== Source passage

Patchwork [RFC,v3,13/13] vfs: add documentation

login
register
mail settings
Submitter Zhiyong Wu
Date Oct. 10, 2012, 10:07 a.m.
Message ID <1349863655-29320-14-git-send-email-zwu.kernel@gmail.com>
Download mbox | patch
Permalink /patch/190596/
State Not Applicable
Headers show

Comments

Zhiyong Wu - Oct. 10, 2012, 10:07 a.m.
From: Zhi Yong Wu <wuzhy@linux.vnet.ibm.com>

Signed-off-by: Zhi Yong Wu <wuzhy@linux.vnet.ibm.com>
---
 Documentation/filesystems/00-INDEX         |    2 +
 Documentation/filesystems/hot_tracking.txt |  165 ++++++++++++++++++++++++++++
 2 files changed, 167 insertions(+), 0 deletions(-)
 create mode 100644 Documentation/filesystems/hot_tracking.txt
Zheng Liu - Oct. 15, 2012, 12:35 a.m.
Hi Zhi Yong,

[cut...]
> +3. The Design
> +
> +These include the following parts:
> +
> +    * Hooks in existing vfs functions to track data access frequency
> +
> +    * New rbtrees for tracking access frequency of inodes and sub-file
             ^^^^^^^ s/rbtrees/radix-trees
> +ranges (hot_rb.c)
           ^^^^^^^^ Now it seems that all codes are in the same file.

====

§ **Given exercise A**
Do the following statements agree with the hot-tracking patch discussion? Answer yes or no for each, and quote the words from the discussion that decide it.
(i) The patch creates a new file named hot_tracking.txt in Documentation/filesystems.
(ii) The patch removes lines from existing files.
(iii) The reviewer suggests replacing "rbtrees" with "radix-trees".
§ **Given exercise B**
Repeat everything in the hot-tracking patch discussion from "Zhiyong Wu - Oct." down to "2012, 12:35 a.m.".
§ **Given exercise C**
Pick up the hot-tracking patch discussion where it stops and keep it going.

== Records provided

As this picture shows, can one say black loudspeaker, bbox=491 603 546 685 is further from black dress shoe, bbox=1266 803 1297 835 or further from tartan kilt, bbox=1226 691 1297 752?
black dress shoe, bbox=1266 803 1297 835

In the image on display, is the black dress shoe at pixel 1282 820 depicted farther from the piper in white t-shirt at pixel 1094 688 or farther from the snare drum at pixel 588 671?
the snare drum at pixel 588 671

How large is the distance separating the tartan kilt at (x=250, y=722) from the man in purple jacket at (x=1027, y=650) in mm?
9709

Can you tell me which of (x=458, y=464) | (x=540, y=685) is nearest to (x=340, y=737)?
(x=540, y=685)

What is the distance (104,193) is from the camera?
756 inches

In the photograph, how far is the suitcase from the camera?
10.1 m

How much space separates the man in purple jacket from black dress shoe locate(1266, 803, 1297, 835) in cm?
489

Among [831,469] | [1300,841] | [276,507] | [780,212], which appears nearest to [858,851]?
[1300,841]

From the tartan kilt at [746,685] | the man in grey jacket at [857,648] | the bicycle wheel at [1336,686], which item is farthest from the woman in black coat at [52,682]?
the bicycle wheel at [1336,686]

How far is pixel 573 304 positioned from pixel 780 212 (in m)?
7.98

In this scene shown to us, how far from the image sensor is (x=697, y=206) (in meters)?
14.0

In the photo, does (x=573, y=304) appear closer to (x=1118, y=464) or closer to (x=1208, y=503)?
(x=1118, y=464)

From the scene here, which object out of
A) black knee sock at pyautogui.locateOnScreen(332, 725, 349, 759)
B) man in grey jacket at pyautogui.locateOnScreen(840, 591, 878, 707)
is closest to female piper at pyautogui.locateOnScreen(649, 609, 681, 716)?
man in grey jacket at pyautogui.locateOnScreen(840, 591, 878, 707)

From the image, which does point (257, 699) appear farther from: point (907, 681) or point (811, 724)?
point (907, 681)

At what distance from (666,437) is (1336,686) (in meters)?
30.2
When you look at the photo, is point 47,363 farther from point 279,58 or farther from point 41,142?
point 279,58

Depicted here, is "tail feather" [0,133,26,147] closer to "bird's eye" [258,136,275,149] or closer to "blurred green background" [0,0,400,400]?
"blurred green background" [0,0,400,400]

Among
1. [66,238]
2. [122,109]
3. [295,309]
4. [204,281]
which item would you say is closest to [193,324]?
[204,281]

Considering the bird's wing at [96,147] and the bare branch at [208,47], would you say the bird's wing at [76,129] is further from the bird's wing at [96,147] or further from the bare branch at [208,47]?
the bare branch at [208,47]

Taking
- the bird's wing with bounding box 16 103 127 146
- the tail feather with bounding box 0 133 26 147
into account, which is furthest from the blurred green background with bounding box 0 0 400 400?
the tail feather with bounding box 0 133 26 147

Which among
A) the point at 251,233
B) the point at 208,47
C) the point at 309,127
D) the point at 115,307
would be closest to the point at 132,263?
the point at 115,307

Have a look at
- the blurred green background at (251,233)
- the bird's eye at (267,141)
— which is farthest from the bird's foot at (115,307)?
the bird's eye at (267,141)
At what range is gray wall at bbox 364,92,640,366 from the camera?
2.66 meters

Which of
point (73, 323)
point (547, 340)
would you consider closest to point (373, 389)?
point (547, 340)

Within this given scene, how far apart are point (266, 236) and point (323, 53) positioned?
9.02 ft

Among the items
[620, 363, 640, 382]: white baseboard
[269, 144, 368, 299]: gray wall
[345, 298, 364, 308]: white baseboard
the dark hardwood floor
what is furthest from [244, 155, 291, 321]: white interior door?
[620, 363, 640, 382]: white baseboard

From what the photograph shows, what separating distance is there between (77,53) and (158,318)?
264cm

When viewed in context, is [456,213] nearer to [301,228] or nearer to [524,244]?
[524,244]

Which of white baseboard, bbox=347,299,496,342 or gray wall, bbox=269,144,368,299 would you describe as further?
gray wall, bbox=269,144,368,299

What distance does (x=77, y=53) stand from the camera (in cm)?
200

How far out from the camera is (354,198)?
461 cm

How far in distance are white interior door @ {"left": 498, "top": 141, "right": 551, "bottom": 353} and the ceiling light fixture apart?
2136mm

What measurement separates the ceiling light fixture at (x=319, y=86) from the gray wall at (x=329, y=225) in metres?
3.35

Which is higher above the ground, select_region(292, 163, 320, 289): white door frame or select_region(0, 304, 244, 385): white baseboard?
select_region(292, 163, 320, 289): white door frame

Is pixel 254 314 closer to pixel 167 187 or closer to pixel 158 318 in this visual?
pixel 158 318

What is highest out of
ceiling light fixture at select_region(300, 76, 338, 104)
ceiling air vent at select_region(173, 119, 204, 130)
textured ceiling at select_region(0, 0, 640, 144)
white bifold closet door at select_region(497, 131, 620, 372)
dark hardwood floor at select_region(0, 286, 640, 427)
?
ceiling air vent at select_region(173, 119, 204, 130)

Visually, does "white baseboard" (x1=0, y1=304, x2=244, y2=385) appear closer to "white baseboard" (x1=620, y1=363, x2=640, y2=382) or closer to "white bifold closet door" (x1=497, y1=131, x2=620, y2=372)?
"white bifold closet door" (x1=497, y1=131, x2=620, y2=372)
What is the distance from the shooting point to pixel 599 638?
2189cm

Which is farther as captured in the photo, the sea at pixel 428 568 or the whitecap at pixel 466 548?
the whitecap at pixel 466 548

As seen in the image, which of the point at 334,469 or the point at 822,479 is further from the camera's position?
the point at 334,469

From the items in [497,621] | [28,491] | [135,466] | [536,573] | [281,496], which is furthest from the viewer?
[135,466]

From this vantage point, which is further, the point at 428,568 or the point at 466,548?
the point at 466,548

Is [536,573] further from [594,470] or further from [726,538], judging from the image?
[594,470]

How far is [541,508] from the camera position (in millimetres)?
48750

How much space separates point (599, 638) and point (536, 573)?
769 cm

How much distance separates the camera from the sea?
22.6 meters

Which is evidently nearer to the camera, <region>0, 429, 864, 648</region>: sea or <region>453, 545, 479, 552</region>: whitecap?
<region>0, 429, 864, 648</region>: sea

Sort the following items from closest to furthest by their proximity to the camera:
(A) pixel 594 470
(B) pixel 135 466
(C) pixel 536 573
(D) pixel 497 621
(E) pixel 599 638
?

====

§ **Written answer A**
(i) Yes: "create mode 100644 Documentation/filesystems/hot_tracking.txt"
(ii) No: "2 files changed, 167 insertions(+), 0 deletions(-)"
(iii) Yes: "s/rbtrees/radix-trees"

§ **Written answer B**
Zhiyong Wu - Oct. 10, 2012, 10:07 a.m.
From: Zhi Yong Wu <wuzhy@linux.vnet.ibm.com>

Signed-off-by: Zhi Yong Wu <wuzhy@linux.vnet.ibm.com>
---
 Documentation/filesystems/00-INDEX         |    2 +
 Documentation/filesystems/hot_tracking.txt |  165 ++++++++++++++++++++++++++++
 2 files changed, 167 insertions(+), 0 deletions(-)
 create mode 100644 Documentation/filesystems/hot_tracking.txt
Zheng Liu - Oct. 15, 2012, 12:35 a.m.

§ **Written answer C**
Regards,
Zheng
--
To unsubscribe from this list: send the line "unsubscribe linux-ext4" in
the body of a message to majordomo@vger.kernel.org
More majordomo info at  http://vger.kernel.org/majordomo-info.html
Zhiyong Wu - Oct. 15, 2012, 7:04 a.m.
On Mon, Oct 15, 2012 at 8:35 AM, Zheng Liu <gnehzuil.liu@gmail.com> wrote:
> Hi Zhi Yong,
>
> [cut...]
>> +3. The Design
>> +
>> +These include the following parts:
>> +
>> +    * Hooks in existing vfs functions to track data access frequency
>> +
>> +    * New rbtrees for tracking access frequency of inodes and sub-file
>              ^^^^^^^ s/rbtrees/radix-trees
>> +ranges (hot_rb.c)
>            ^^^^^^^^ Now it seems that all codes are in the same file.
HI, Zheng,

Good catch, i will update them, thanks.
>
> Regards,
> Zheng

Patch

diff --git a/Documentation/filesystems/00-INDEX b/Documentation/filesystems/00-INDEX
index 8c624a1..b68bdff 100644
--- a/Documentation/filesystems/00-INDEX
+++ b/Documentation/filesystems/00-INDEX
@@ -118,3 +118,5 @@  xfs.txt
 	- info and mount options for the XFS filesystem.
 xip.txt
 	- info on execute-in-place for file mappings.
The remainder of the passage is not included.